Problem:
Your task is to transcribe the records exactly, skipping every image.

Excerpted data:

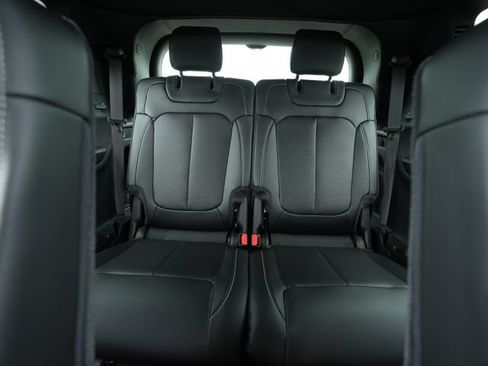 New 2026 Jeep Grand Cherokee L Limited w/ Luxury Tech Group II AWD/4WD image 27
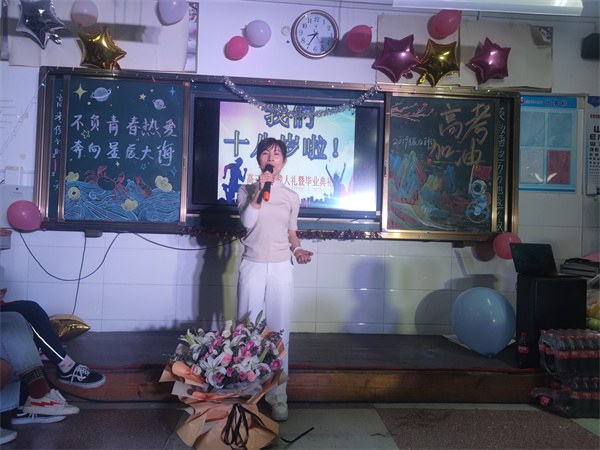 毕业典礼6.jpg 毕业典礼6.jpg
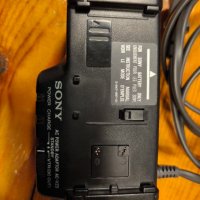 Sony AC-V25 , снимка 1 - Батерии, зарядни - 44275592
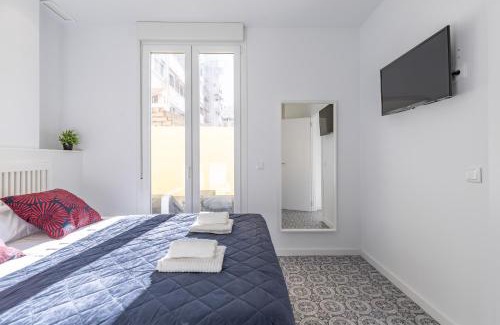La Petxina Apartment | Gorgeous Apt with a Large Private Terrace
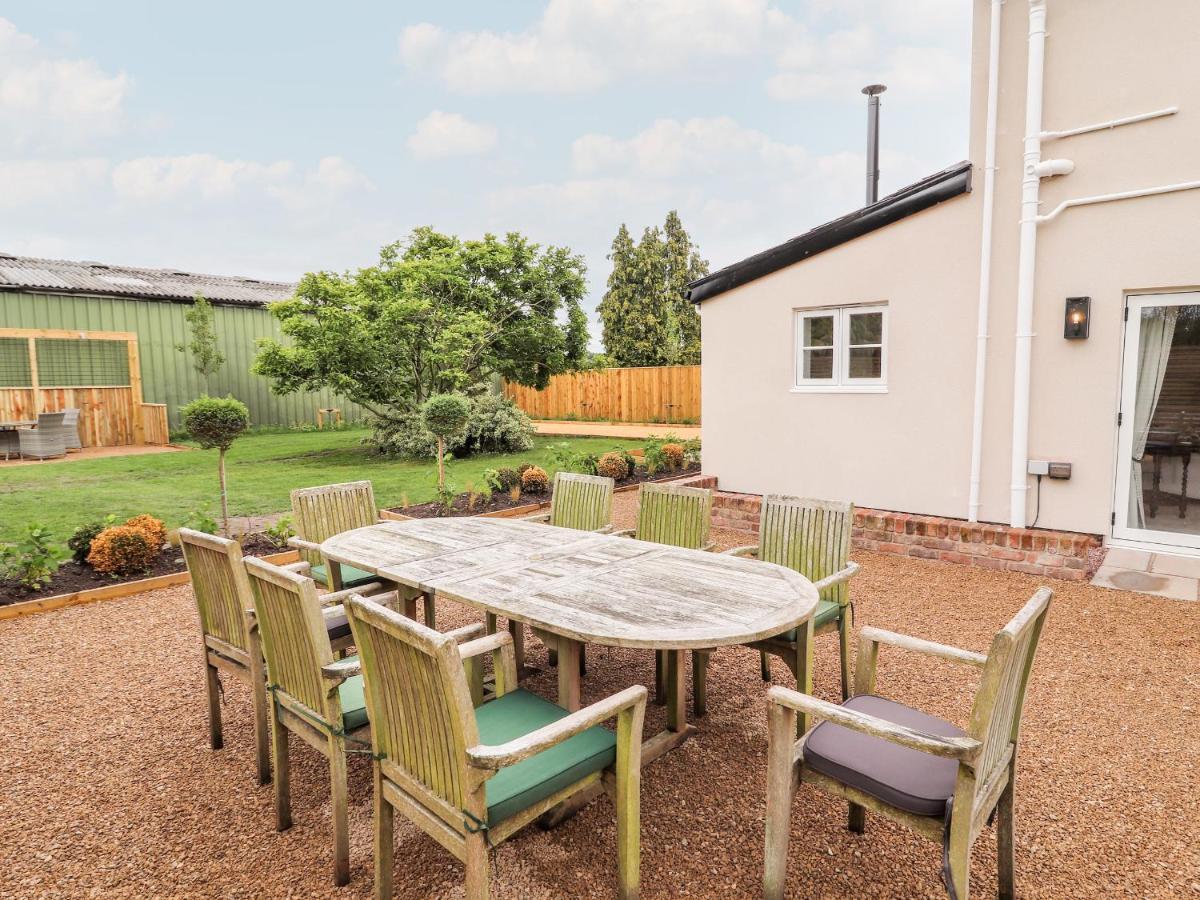 Legh Oaks Farm Villa Нътсфорд Екстериор снимка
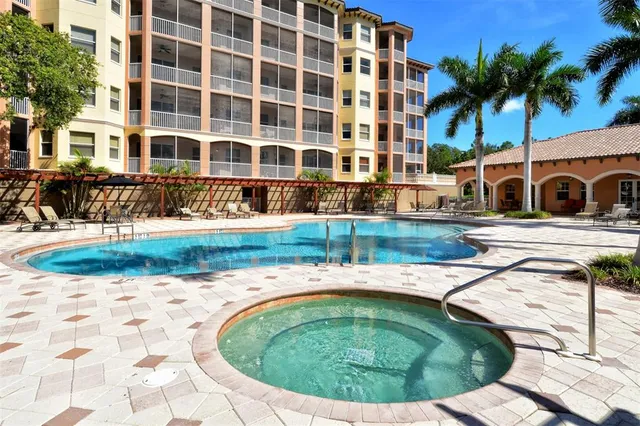 $599,000 | 5560 Cannes Circle, Unit 3106, Sarasota, FL 34231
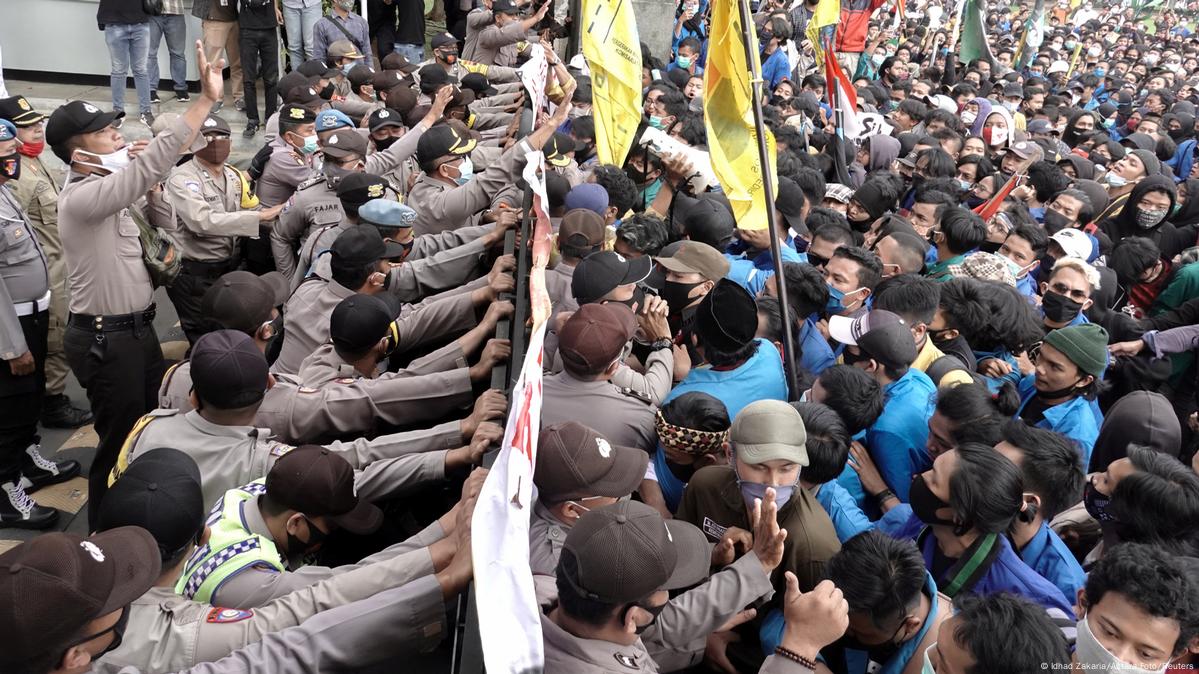 Demo Tolak UU Cipta Kerja Berlanjut Di Berbagai Daerah – DW – 08.10.2020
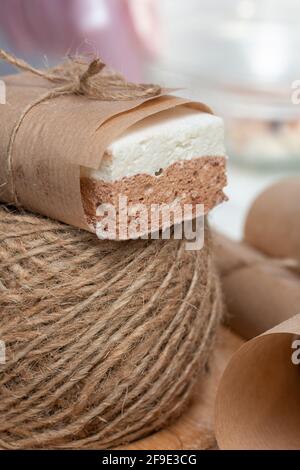 Salmlaibe mit Kakao und Preiselbeeren portionieren. In Papier gewickelt und mit einer Schnur gebunden. Zweischichtiger zebhyr. Stockfoto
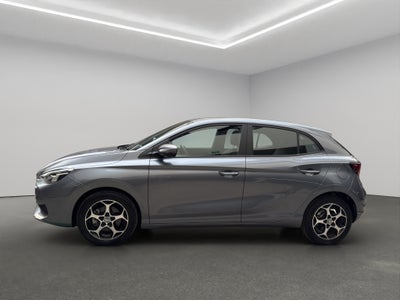 2025 MG MG3 5 pts. HB Excite, 1.5l, TA, VE, piel, QC, pantalla, RA-16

Answer to this task:
 New 2026 Jeep Grand Cherokee L Limited w/ Luxury Tech Group II AWD/4WD image 27
 毕业典礼6.jpg 毕业典礼6.jpg
 Sony AC-V25 , снимка 1 - Батерии, зарядни - 44275592
La Petxina Apartment | Gorgeous Apt with a Large Private Terrace
 Legh Oaks Farm Villa Нътсфорд Екстериор снимка
 $599,000 | 5560 Cannes Circle, Unit 3106, Sarasota, FL 34231
 Demo Tolak UU Cipta Kerja Berlanjut Di Berbagai Daerah – DW – 08.10.2020
 Salmlaibe mit Kakao und Preiselbeeren portionieren. In Papier gewickelt und mit einer Schnur gebunden. Zweischichtiger zebhyr. Stockfoto
 2025 MG MG3 5 pts. HB Excite, 1.5l, TA, VE, piel, QC, pantalla, RA-16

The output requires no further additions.